Fragment:
● ● ●
Piwus spojrzał na Whisa, a Whis na Piwusa. Odpowiedź Vipe'a chyba ich satysfakcjonowała. Skinęli do siebie głowami, z tym, że Piwus pozostawał śmiertelnie poważny, a Whis uradowany. Ten pierwszy, z odstającymi uszami, podszedł do Bio-Androida i zaczął go obchodzić dookoła. Podnosił jego rękę i sprawdzał bicepsy, tricepsy i ogólną sylwetkę.
- Przypominasz Frizera, ale czy jesteś tak samo silny? - zapytał, nie oczekując jednak odpowiedzi.
- Nigdy wcześniej nie widziałem takiej istoty. Sztucznej, ma się rozumieć. 
- Ciekawy okaz. Może go sprawdzimy? - wtrącił Whis, skubiąc się swoimi smukłymi palcami po podbródku.
- Myślisz, że może mi dorównać? - zapytał Piwus, uśmiechając się zadziornie i ciągle oglądając ciało Vipe'a. Przez chwilę rozmawiali tak, jakby Bio-Android był obrazem, którego styl i technikę wykonania należy zanalizować i skomentować.
- Na pewno nie, ale to może być ciekawe doświadczenie~ - Piwus parsknął śmiechem, ale Whisowi udało się zasiać ziarenko zainteresowania.
- Mówisz, żeby zostawić w spokoju tych ludzi, tak? Jeśli jesteś choć trochę jak Frizer, to pokaż mi swoją prawdziwą formę i zawalcz ze mną. Jeśli uda ci się wytrzymać przez pięć minut, zostawię tę planetę w spokoju. Dostosuję się do twojego tempa. Co ty na to? - kocur uśmiechnął się zadziornie. Nie dało się ukryć, że znudzony był dotychczasowym życiem i szukał rozrywki. Widząc sztuczną formę życia, podpuszczony przez swojego towarzysza, nie mógł powstrzymać swojej powszechnej, kociej wścibskości i ciekawości.
Ludzie przyglądali się z daleka, chowając się za Leonem. Ten wyglądał na spokojniejszego, widząc inne, kotopodobne stworzenie. 
- Dajesz, Vipe! - krzyknął ktoś z tłumu, dopingując Bio-Androida. Whis zachichotał, a Piwus spojrzał gniewnie, marszcząc swoje grube brwi.
Vipe
Vipe
Liczba postów : 18

Katedra Wielkiego Kapłana Empty Re: Katedra Wielkiego Kapłana

Sro Paź 12, 2022 7:43 pm
Nie rozumiał co właśnie się działo. Beerus, Bóg Zniszczenia najwidoczniej, podszedł do Vipe'a i zaczął go dokładnie oglądać. Nie wiedział jednak po co... Był jednak w tym niegroźny, więc postanowił wyczekać na moment gdy dowie się, po co to wszystko. Spojrzał na Whisa, jednak ten zdawał się dobrze bawić. Nie zdążył nawet odpowiedzieć na pytanie kota ale to dobrze, bo szybko dodał kolejną wypowiedź, więc nie oczekiwał odpowiedzi chyba. Potem patrzył raz po raz to na kota to na bladą twarz, gdy wymieniali między sobą zdania. Krótkie, jakby po prostu komentowali okaz.
● ● ●
Surowe dane:
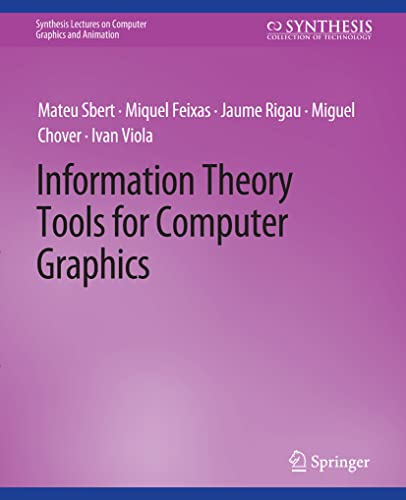 Information Theory Tools for Computer Graphics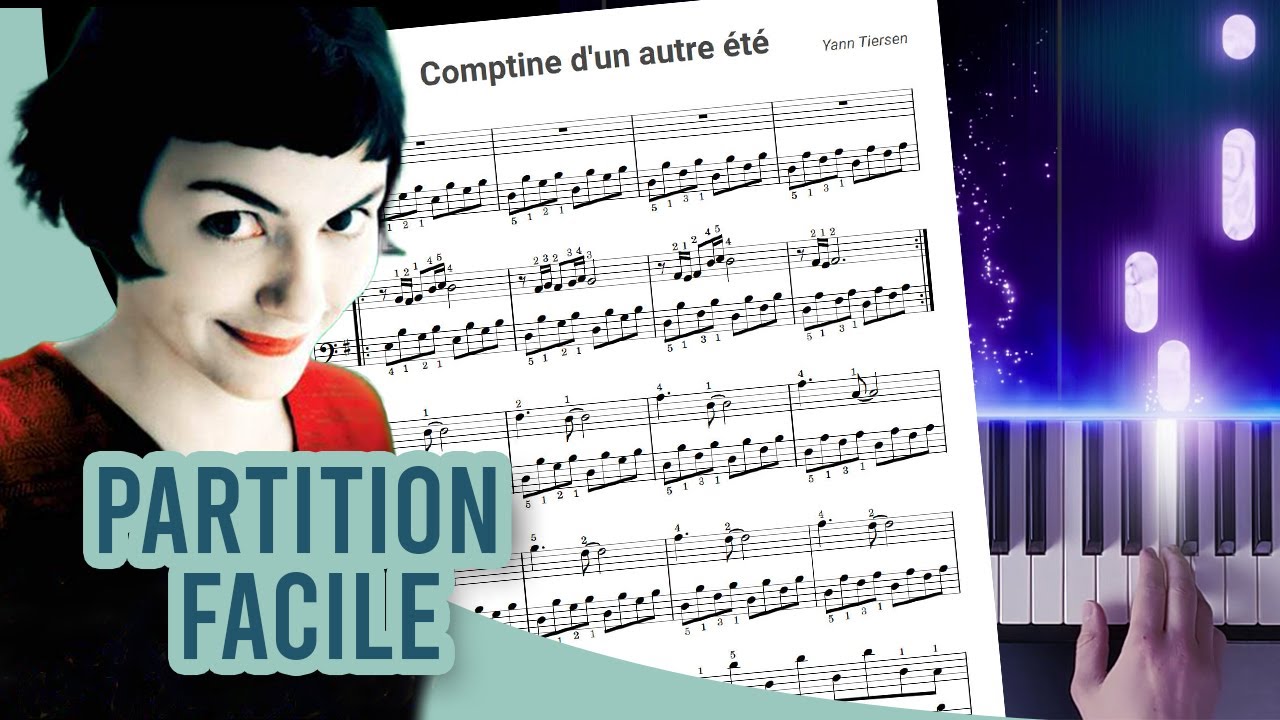 Comptine d'un autre été - Yann Tiersen - Piano tuto facile avec Comptine D Un Autre Ete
● ● ●
Polecenie: Wymień wszystko, co według fragmentu Piwus sprawdzał u Bio-Androida, gdy zaczął go obchodzić dookoła.

Odpowiedź: bicepsy, tricepsy, ogólną sylwetkę